What you need to do = Please extract every line of the records below that contains the string "point", copying each one in full.

Records provided =
******

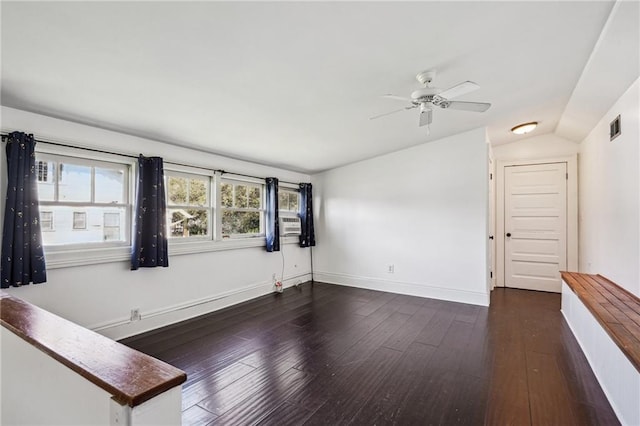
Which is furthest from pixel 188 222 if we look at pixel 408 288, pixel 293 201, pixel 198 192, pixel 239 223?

******

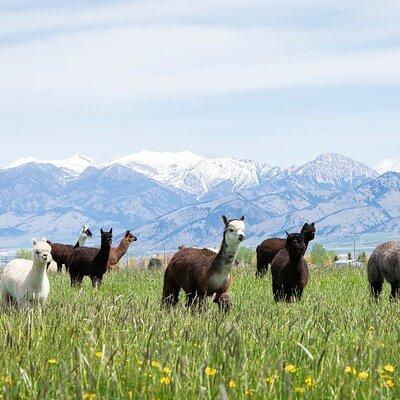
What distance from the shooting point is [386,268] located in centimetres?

******

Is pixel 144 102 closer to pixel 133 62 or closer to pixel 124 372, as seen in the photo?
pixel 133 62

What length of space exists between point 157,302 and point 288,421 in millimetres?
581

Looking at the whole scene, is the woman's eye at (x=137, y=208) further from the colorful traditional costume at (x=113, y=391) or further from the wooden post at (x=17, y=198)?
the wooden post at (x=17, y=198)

******

Result of the exercise =
What distance from the shooting point is [386,268] located in centimetres?
What length of space exists between point 157,302 and point 288,421 in millimetres?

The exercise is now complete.